Why are sealed vintage video games valuable?

Supply and demand. There are very, very few sealed vintage video games in the world and even less in pristine (or close to pristine) condition. And unlike trading cards, where manufacturers like Topps and Panini create artificial scarcity, there is an actual scarcity to sealed vintage video games.

What are some interesting, potentially undervalued titles right now? 

We're bullish on games that infected pop culture in a big way. And though most people are already priced out of "grails" like Super Mario Bros. and other OG classics, there is still a lot of room to navigate, and potentially succeed, in the early stages of the market.

Here are some titles that feel notable and are each, for the most part, readily available to purchase on eBay:

What are some things to look out for when buying sealed and graded video games?

We would suggest going with games without "Game of the Year" or "Player's Choice" badges. In almost all cases, the first run of the game will hold the most value.

Sealed video games, compared to "CIB" (complete in box) video games, seems to also be the smarter way to go. "CIB" games are interesting for a pure collector, and may go up in value over time, but likely not as dramatically and rapidly as sealed.

And don't sleep on grading yourself. Wata makes it very easy with pricing well under $100 USD per game. This gives you the opportunity to create your own margins by buying sealed but ungraded games and going through the Wata process yourself. Beyond Wata, VGA is a respected name in video game grading that is also worth looking into.

Are there fractional ownership opportunities with sealed vintage video games? 

Yes. Not only is fractional ownership one of the most exciting things to come out of the boom in collectibles, but it allows you to easily invest in "blue chip" vintage video games without having to spend a small fortune or worry about storage or insurance. 

Our favorite option for fractional ownership is Rally, a stylish and tastefully curated platform for buying and selling equity shares in all kinds of alt-assets, from vintage Ferraris to rare Japanese whiskies. They'll soon be offering an IPO for high-grade copies of Pokémon: Blue Edition (GameBoy) and Grand Theft Auto (PlayStation), with prices starting as low as $5 USD per share. 

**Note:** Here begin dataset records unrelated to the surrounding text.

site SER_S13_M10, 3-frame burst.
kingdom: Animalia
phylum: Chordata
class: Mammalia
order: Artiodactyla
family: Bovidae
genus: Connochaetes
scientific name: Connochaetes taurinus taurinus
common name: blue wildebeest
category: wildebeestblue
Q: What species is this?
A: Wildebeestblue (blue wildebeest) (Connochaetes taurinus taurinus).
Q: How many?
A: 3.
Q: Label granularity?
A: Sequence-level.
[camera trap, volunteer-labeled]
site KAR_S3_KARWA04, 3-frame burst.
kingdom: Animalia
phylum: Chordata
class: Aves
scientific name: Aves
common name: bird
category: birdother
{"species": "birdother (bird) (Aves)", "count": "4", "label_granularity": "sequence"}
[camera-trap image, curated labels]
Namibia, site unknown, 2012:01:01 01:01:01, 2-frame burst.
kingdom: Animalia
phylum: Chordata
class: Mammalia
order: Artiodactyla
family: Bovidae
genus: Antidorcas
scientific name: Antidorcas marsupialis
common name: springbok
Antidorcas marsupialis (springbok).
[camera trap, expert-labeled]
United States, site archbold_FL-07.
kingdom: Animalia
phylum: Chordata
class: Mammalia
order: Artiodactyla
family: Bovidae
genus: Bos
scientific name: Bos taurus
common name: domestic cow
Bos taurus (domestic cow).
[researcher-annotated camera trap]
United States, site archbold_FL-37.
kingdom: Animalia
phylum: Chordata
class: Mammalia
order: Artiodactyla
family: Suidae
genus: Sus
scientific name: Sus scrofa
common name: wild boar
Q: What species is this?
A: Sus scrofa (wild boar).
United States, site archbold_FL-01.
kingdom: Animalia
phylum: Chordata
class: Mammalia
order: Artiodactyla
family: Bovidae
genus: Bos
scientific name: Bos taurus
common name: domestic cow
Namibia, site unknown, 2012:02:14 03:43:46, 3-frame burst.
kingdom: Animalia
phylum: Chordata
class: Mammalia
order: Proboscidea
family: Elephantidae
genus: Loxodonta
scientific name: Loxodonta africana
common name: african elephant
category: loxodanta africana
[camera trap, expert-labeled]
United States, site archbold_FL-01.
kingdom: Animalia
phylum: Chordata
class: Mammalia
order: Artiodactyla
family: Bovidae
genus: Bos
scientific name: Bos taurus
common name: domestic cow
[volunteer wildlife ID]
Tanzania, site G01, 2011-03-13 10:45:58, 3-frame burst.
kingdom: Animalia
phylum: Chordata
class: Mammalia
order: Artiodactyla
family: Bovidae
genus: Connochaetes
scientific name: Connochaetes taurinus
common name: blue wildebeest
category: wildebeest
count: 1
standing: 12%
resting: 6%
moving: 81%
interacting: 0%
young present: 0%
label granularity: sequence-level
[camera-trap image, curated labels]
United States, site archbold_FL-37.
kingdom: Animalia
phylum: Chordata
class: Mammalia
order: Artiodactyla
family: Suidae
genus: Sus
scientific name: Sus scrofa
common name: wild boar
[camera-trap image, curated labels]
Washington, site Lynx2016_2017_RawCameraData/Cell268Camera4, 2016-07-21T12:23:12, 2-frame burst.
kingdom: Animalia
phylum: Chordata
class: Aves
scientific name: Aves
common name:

And later this week, Rally will offer a trading window for the original (and aforementioned) Super Mario Bros. game for NES. It debuted on Rally in Aug. 2020, with an initial offering price of $50 USD per share at a $150,000 USD market capitalization. It's already up to $69.75 USD per share and could climb even further.

Is grading modern video games worthwhile?

Perhaps. Especially if you're in it for the long haul. Two plays that could potentially go up in value over time are FIFA 21, which features 22-year-old French soccer sensation Kylian Mbappé on the cover, and anything Fortnite related.

With Fornite, physical copies of the original game are near-impossible to find and are already commanding sky-high pricing. However, for those on a budget, Epic Games, its publisher, occasionally releases sealed retail "packs" featuring various skins and cosmetics for the game. Just recently, for example, they released Fortnite: The Last Laugh Bundle featuring DC Comics' The Joker and Poison Ivy along with an elevated version of its Midas mascot.